Work to complete:
- A) List every sentence in the comment thread about plastic that ends with a question mark.
- B) Extend the comment thread about plastic, picking up after its final comment.

Study text:
With the plastic instruments, people can sneak them on planes and serenade unsuspecting passengers.
I think you mean prejudice? It’s a common mistake, probably too common to read well “ironically.”
But we need to know how unfair some hippies have been about poor plastic… /s
Well, if we want to protect it the way the US government protects minority races… /s
But anyway… I feel I should also note that much of our “recycled” single use plastic gets shipped out to foreign countries (and rarely get taken out of poor communities, especially communities of color here), and often ends up polluting their environment…
Even then, I’d argue it’s not prejudice, because it’s, you know, inanimate. Is there some arguments to be made that plastics have been useful? Sure, that’s a conversation worth having. Is there a very real problem with the over use of single use plastics that is part of us literally killing ourselves as a species? Plastics come from oil, and the gas and oil industry is literally trading our lives for some cash in their pockets. If there are some things that we could use made from plastic, not literally every thing in our lives needs to be. There are so many times that we could use more sustainable alternatives to something made of plastic that would not impact our lives one bit.
Doctor Who references are always on point!! Now I understand.
I assumed he meant that plastic stuff is (assumed to be) made in China and just doesn’t have that good old American workmanship
Words have meaning; negative perceptions about the potential durability and safety of a synthetic material are not even remotely on the same level as the insidious societal institutions of racism and personal prejudice against other human beings.
Yeah, like we don’t make cheap, disposable stuff here.
And @Melizmatic is correct that people need to offer clarity in their comments.
Is the guy with a violin a Busey?
We don’t make hardly anything here anymore. We’ve outsourced almost all of it, and then blamed the people in [country] for wanting to work instead of the CEOs for moving the jobs.
Yep, Jake Busey
Actually a lot of instruments have a plastic counterpart, even Really Expensive Units have had plastic parts with mixed results. https://www.chuppspianos.com/teflon-bushings-the-steinway-sons-teflon-piano-era/
Other lesser piano makers tried in the 50s to use plastic parts with the result that these cheap pianos were too expensive to repair. A Steinway or a Baldwin Grand have some value and changing all the hammers makes sense. A cheap no-name spinet vertical no.
So the problem is that plastic is perceived of lesser quality even if it could be actually better, and of course it depends of the type and machining used.
To be fair, it’s on the rise again:
https://census.gov/library/visualizations/2016/comm/manufacturing-in-the-us.html
Not near what it was of course as you can see in the chart, but it is going back up and has been since the great recession (some amount of that is of course recovery from the great recession). We are starting to make more here than we have a while, and it seems like a trend slated to continue for now.

Data excerpts:

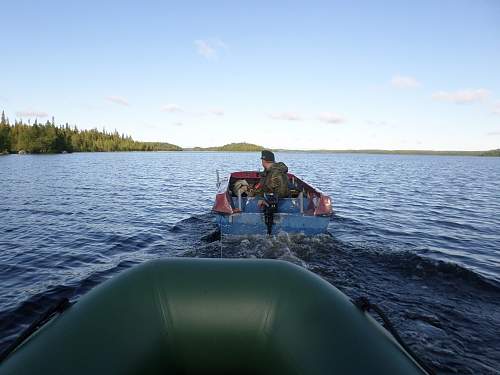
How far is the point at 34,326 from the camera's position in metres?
2.28

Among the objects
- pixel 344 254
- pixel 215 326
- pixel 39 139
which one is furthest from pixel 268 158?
pixel 39 139

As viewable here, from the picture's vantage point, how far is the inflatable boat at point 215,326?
2.30 meters

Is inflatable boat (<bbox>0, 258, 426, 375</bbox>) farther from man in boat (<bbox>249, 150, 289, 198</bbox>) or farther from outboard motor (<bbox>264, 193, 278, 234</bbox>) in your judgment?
man in boat (<bbox>249, 150, 289, 198</bbox>)

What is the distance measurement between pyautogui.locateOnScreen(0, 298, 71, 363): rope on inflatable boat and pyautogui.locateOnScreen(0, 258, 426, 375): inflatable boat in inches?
1.7

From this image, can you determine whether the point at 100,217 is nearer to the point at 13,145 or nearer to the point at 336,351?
the point at 336,351

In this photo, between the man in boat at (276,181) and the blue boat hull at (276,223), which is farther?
the man in boat at (276,181)

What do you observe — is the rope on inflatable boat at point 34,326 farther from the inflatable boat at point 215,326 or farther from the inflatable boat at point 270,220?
the inflatable boat at point 270,220

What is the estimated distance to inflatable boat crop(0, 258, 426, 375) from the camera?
230cm

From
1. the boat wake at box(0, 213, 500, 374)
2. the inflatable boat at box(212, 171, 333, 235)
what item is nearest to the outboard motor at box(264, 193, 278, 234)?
the inflatable boat at box(212, 171, 333, 235)

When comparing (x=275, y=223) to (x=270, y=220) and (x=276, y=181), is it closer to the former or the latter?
(x=270, y=220)

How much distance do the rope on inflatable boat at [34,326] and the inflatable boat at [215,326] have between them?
0.14 feet

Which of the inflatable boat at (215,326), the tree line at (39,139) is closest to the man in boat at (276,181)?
the inflatable boat at (215,326)

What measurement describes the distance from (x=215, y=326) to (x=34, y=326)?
1.42m

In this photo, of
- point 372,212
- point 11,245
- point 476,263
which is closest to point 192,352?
point 476,263
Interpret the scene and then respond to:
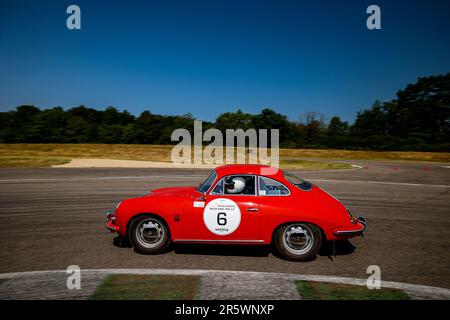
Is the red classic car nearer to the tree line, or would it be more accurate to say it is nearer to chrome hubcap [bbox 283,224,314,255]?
chrome hubcap [bbox 283,224,314,255]

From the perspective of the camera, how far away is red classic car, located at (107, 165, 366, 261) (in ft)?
15.2

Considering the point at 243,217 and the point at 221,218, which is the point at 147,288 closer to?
the point at 221,218

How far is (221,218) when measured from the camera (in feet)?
15.5

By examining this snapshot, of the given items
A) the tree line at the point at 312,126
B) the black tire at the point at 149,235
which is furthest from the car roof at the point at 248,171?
the tree line at the point at 312,126

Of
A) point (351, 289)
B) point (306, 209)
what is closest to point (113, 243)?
point (306, 209)

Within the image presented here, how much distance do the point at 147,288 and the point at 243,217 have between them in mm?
1719

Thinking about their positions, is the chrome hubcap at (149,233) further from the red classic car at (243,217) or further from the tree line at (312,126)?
the tree line at (312,126)

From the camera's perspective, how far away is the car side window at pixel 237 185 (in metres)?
4.87

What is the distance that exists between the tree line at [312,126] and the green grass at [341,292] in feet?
157

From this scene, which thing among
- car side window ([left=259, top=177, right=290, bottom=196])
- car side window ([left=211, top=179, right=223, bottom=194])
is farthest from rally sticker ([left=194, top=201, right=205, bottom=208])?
car side window ([left=259, top=177, right=290, bottom=196])

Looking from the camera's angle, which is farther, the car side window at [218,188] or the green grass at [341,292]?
the car side window at [218,188]

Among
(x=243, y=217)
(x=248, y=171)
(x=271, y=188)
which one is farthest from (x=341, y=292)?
A: (x=248, y=171)
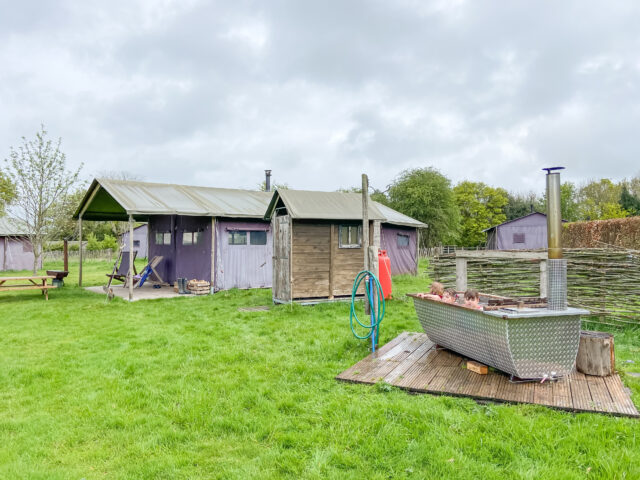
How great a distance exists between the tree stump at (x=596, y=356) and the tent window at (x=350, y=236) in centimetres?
607

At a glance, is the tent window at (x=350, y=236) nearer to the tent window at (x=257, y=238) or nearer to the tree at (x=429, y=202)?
the tent window at (x=257, y=238)

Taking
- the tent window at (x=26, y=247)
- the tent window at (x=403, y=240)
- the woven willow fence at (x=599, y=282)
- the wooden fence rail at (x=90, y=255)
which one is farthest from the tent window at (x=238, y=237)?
the wooden fence rail at (x=90, y=255)

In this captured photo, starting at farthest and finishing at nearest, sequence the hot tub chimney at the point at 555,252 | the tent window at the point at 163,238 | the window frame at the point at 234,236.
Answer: the tent window at the point at 163,238, the window frame at the point at 234,236, the hot tub chimney at the point at 555,252

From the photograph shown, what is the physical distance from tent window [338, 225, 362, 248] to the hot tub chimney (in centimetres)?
587

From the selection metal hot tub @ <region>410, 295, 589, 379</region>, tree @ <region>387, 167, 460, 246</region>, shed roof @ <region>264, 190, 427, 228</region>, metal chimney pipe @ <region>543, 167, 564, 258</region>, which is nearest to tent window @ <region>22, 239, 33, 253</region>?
shed roof @ <region>264, 190, 427, 228</region>

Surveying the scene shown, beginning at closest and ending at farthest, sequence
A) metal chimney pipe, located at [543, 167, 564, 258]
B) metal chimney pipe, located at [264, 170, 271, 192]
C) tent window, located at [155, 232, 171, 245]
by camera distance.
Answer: metal chimney pipe, located at [543, 167, 564, 258]
tent window, located at [155, 232, 171, 245]
metal chimney pipe, located at [264, 170, 271, 192]

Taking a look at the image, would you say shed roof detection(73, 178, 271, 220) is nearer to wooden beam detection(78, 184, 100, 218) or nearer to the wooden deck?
wooden beam detection(78, 184, 100, 218)

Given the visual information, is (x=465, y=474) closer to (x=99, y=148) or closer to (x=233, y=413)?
(x=233, y=413)

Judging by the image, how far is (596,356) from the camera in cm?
409

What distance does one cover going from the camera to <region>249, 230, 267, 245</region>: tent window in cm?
1309

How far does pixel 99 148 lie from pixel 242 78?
80.3 ft

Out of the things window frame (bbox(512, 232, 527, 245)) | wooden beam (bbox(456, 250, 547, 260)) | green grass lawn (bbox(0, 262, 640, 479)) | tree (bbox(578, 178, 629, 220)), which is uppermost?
tree (bbox(578, 178, 629, 220))

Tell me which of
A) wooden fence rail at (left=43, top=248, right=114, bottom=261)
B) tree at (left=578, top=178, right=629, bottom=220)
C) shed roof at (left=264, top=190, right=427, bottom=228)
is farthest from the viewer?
tree at (left=578, top=178, right=629, bottom=220)

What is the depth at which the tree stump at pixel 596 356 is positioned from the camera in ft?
13.4
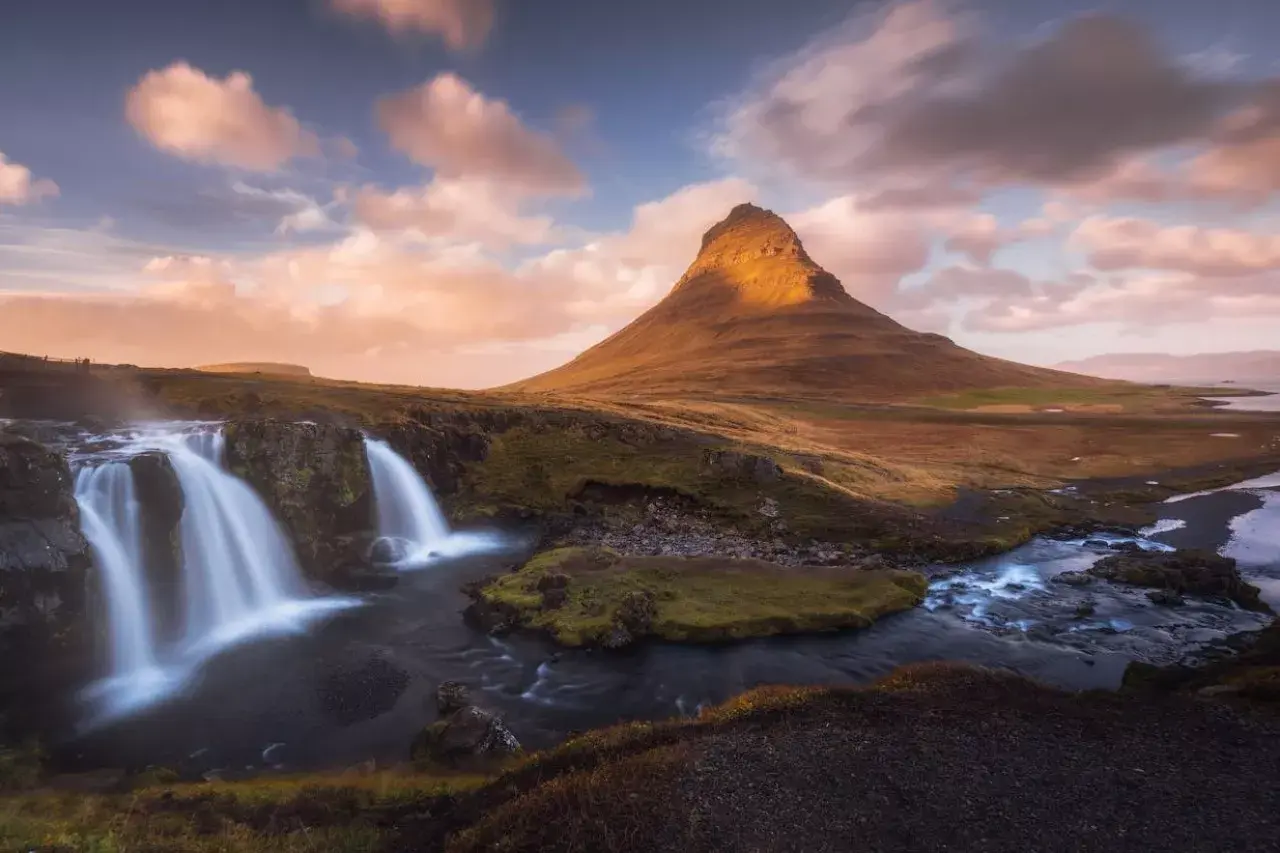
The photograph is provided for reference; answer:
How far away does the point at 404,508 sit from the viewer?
51.5 metres

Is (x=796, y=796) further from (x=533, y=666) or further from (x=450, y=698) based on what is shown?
(x=533, y=666)

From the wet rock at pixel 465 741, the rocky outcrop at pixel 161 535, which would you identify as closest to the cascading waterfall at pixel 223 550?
the rocky outcrop at pixel 161 535

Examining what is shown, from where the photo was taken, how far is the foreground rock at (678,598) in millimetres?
32438

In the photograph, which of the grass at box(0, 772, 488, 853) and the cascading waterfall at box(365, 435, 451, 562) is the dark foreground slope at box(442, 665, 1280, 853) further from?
the cascading waterfall at box(365, 435, 451, 562)

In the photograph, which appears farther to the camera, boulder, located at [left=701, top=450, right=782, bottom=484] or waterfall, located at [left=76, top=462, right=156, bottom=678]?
boulder, located at [left=701, top=450, right=782, bottom=484]

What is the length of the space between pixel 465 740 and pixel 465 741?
38mm

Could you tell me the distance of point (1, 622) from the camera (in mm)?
27047

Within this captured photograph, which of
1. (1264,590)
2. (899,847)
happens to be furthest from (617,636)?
(1264,590)

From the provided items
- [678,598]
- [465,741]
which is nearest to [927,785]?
[465,741]

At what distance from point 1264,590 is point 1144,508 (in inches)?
1016

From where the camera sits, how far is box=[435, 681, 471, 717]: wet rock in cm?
2533

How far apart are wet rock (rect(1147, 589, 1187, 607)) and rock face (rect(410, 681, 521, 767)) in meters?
34.8

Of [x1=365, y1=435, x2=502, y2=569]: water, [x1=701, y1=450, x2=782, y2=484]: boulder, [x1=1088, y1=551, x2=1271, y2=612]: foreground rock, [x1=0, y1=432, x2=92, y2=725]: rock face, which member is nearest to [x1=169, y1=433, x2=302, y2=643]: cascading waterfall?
[x1=0, y1=432, x2=92, y2=725]: rock face

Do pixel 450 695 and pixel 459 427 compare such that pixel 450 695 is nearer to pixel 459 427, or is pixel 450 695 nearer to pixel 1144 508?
pixel 459 427
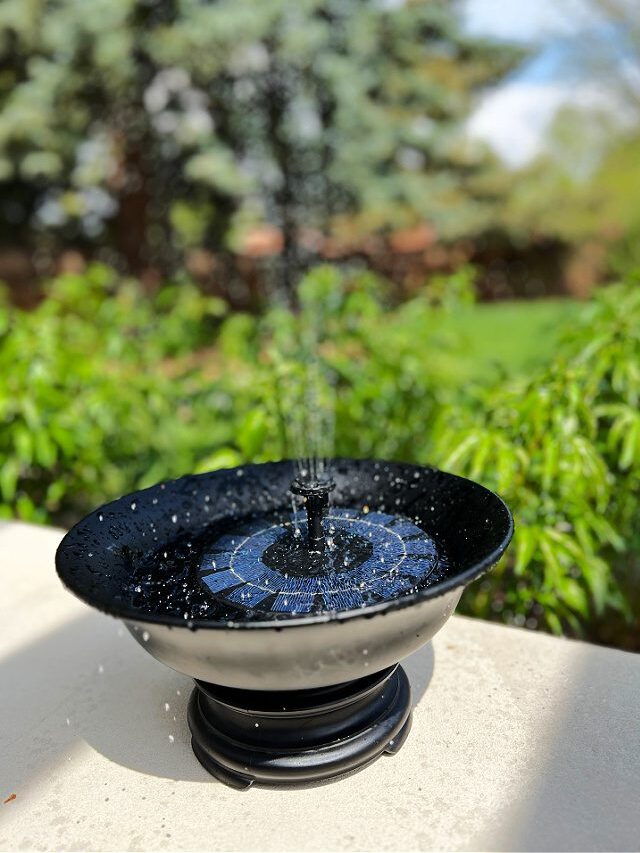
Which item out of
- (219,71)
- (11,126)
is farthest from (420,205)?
(11,126)

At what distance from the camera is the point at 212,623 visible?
119cm

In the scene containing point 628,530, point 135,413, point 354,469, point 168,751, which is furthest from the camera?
point 135,413

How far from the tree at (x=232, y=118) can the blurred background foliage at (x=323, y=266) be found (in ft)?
0.14

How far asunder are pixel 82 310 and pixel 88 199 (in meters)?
8.41

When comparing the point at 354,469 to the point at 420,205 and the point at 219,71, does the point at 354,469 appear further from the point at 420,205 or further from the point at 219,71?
the point at 420,205

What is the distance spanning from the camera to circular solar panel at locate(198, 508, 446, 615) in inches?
57.5

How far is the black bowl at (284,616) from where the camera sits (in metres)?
1.21

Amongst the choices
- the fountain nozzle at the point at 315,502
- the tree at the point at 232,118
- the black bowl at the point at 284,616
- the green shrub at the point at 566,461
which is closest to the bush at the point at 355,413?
the green shrub at the point at 566,461

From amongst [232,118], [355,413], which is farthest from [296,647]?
[232,118]

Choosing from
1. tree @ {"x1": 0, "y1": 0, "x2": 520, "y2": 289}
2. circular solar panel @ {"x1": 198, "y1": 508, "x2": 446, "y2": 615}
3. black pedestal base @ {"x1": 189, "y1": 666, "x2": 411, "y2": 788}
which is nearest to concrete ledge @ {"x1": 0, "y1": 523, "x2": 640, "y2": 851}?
black pedestal base @ {"x1": 189, "y1": 666, "x2": 411, "y2": 788}

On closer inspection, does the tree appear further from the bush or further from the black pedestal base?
the black pedestal base

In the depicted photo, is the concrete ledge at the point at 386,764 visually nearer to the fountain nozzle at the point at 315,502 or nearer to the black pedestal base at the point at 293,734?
the black pedestal base at the point at 293,734

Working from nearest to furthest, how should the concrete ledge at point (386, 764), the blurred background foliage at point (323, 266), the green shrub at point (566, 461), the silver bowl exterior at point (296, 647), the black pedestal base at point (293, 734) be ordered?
the silver bowl exterior at point (296, 647) → the concrete ledge at point (386, 764) → the black pedestal base at point (293, 734) → the green shrub at point (566, 461) → the blurred background foliage at point (323, 266)

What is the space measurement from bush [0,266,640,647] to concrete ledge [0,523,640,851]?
371mm
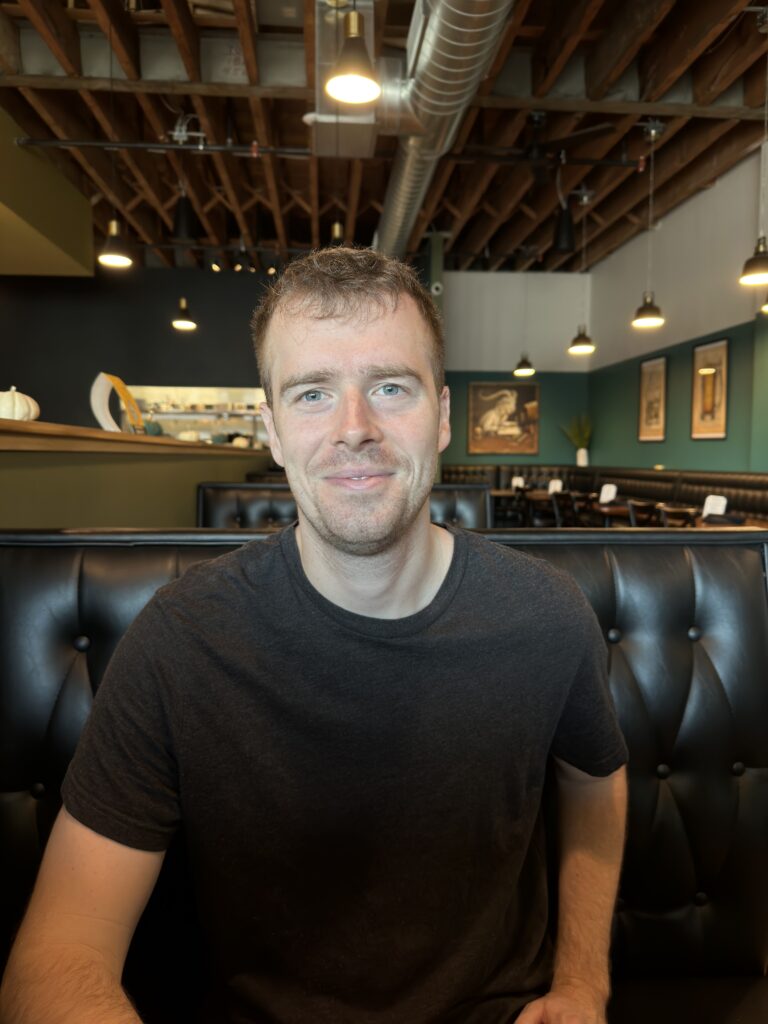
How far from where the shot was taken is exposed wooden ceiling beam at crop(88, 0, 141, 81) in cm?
428

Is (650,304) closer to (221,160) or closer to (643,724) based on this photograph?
(221,160)

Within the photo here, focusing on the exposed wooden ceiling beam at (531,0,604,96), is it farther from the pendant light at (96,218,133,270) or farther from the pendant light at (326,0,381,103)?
the pendant light at (96,218,133,270)

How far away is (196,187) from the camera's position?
292 inches

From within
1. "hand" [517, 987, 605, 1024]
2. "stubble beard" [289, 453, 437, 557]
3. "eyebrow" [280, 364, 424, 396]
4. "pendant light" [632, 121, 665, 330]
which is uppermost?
"pendant light" [632, 121, 665, 330]

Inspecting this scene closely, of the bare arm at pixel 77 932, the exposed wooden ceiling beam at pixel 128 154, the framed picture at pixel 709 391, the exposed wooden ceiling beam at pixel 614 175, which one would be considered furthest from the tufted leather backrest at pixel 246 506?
the framed picture at pixel 709 391

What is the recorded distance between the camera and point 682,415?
28.6ft

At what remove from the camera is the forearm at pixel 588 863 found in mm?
1011

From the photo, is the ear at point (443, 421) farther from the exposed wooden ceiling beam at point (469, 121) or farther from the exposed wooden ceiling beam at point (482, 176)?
the exposed wooden ceiling beam at point (482, 176)

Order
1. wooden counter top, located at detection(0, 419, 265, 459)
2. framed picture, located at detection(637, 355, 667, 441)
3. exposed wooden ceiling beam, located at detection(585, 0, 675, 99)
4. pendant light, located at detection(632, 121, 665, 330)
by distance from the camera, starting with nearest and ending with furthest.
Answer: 1. wooden counter top, located at detection(0, 419, 265, 459)
2. exposed wooden ceiling beam, located at detection(585, 0, 675, 99)
3. pendant light, located at detection(632, 121, 665, 330)
4. framed picture, located at detection(637, 355, 667, 441)

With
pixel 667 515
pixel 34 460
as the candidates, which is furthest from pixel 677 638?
pixel 667 515

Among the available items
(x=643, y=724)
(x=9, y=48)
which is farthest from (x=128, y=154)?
(x=643, y=724)

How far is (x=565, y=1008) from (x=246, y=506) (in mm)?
2904

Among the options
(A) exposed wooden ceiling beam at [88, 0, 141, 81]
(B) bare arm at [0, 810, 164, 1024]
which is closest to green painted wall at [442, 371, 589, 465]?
(A) exposed wooden ceiling beam at [88, 0, 141, 81]

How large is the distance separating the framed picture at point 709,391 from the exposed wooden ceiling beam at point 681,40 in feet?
11.2
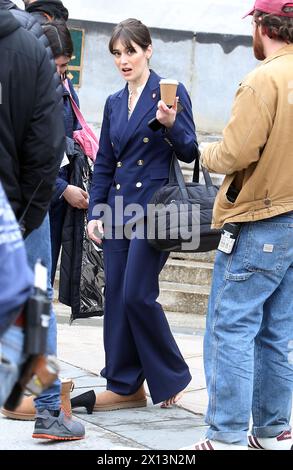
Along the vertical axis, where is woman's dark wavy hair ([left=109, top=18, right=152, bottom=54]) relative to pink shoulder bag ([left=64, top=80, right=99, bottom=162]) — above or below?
above

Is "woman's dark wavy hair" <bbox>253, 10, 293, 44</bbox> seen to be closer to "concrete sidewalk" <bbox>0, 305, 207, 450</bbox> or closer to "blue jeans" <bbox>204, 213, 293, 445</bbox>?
"blue jeans" <bbox>204, 213, 293, 445</bbox>

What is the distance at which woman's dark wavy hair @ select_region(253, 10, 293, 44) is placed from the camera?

Answers below:
- A)
- I think you mean prejudice?
- Is there some arguments to be made that plastics have been useful?
- Is there a very real problem with the over use of single use plastics that is part of us literally killing ourselves as a species?
- Is the guy with a violin a Busey?

- B)
Either way, the entire point is that comparing discussion on the over abundance of plastics in the world to racism is just plain offensive.
He was a good villain/pinhead in Stranger Things.
Isn’t everyone using plastic for the tops of the white keys these days (replacing ivory)?
In 1964 I had a Mickey Mouse guitar, it was plastic.
I think I read that John Coltrane used a plastic saxophone, and he’s been dead since 1967.
One cpuod argue that the Casio midi keyboard is plastic, but I know this is really about instruments making traditional sounds but made of plastic. I keep seeing very inexpensive plastic recorders for sale, aimed at school kids. And even fifty years ago I remember instruments which you blew into but had a small piano like keyboard on the side. But they were plastic, I think I first saw them in Denmark in 1965. A check says they were probably Melodicas.
Eventually we might switch to bioplastics, though more research and development is needed. https://en.wikipedia.org/wiki/Bioplastic. I’ve gotten into stupid arguments over the importance of oil to the plastic industry, ie, we can’t stop drilling oil because plastics, to which I respond, if oil is so essential, why are we so committed to drilling it all now and setting it on all on fire, as opposed to saving some to make the all important plastics? Plastic manufacture to an extent sequesters some of the carbon, as opposed to releasing it in the atmosphere, so doesn’t ad as much as consuming it as fuel. It is of course a horrible pollutant on land and especially in the ocean.
I think an alternative to petrolum based plastics would be excellent, especially if we can make something that is biodegradable and doesn’t end up floating around the pacific and gunking up the ganges or what have you.
I would love to see people thinking critically about bioplastics, too, though. I know that for a while, an alternative people were thinking about to gas/oil for cars was biodiesel, but there is the issue of what are you going to plant to make the biodiesel, how much land is it going to take up, and does it come from a food source?
There are workable solutions, I think, but letting industry make those choices rather than all of society seems foolish, at best, as they don’t really care about us or the planet.
I read somewhere that Charlie Parker played a gig in Toronto with a borrowed white plastic sax because he’d pawned his real one to buy… um… medicine.